→ ASSIGNMENT 1: In the Redshift overview, at what hourly price does Redshift's pay-as-you-go pricing start?
→ ASSIGNMENT 2: Sum up the Redshift overview in two sentences.
→ ASSIGNMENT 3: From the Redshift overview, reproduce the passage starting at "When to use" and ending at "PowerBI, Looker, QuickSight)".

→ TEXT SEGMENT:
▶

AWS Redshift for System Architects

AWS

What Is Amazon Redshift?

Amazon Redshift is a fully managed, petabyte-scale data warehouse service that uses SQL to analyze structured and semi-structured data. Redshift uses massively parallel processing (MPP) and columnar storage to deliver fast query performance on large datasets.

What Problems Redshift Solves:

  • Analytical query performance: Traditional databases struggle with complex analytical queries; Redshift handles petabyte-scale analytics with sub-second latency
  • Data warehouse cost: On-premises data warehouses are expensive to scale; Redshift offers pay-as-you-go pricing starting at $0.25/hour
  • Data lake integration: Querying S3 data lakes requires complex ETL; Redshift Spectrum queries S3 directly without loading
  • Scalability bottlenecks: Vertical scaling limits constrain growth; Redshift scales horizontally to petabytes
  • Operational overhead: Managing data warehouse infrastructure is complex; Redshift is fully managed with automated backups, patching, and scaling

When to use Redshift:

  • You need a data warehouse for OLAP (Online Analytical Processing) workloads
  • You have large datasets (>100 GB) requiring complex analytical queries
  • You want to query data in S3 without ETL (Redshift Spectrum)
  • You need BI tool integration (Tableau, PowerBI, Looker, QuickSight)
  • You require sub-second query performance on aggregations and joins

Redshift Serverless vs Provisioned Clusters

Redshift offers two deployment models with distinct cost and operational characteristics.

◀

→ STORED DATA:
▶

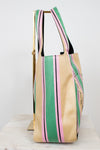 Beige tote bag with green and pink stripes on a white background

◀

→ EXERCISE RESULT 1: $0.25 per hour.

→ EXERCISE RESULT 2: Amazon Redshift is a fully managed, petabyte-scale data warehouse service that uses SQL to analyze structured and semi-structured data, with massively parallel processing and columnar storage for fast queries. It addresses the difficulty of complex analytical queries, the expense of on-premises warehouses, ETL for S3 data lakes, scaling limits, and operational overhead, and it suits OLAP workloads, large datasets, BI tool integration, and sub-second aggregations and joins.

→ EXERCISE RESULT 3:
When to use Redshift:

  • You need a data warehouse for OLAP (Online Analytical Processing) workloads
  • You have large datasets (>100 GB) requiring complex analytical queries
  • You want to query data in S3 without ETL (Redshift Spectrum)
  • You need BI tool integration (Tableau, PowerBI, Looker, QuickSight)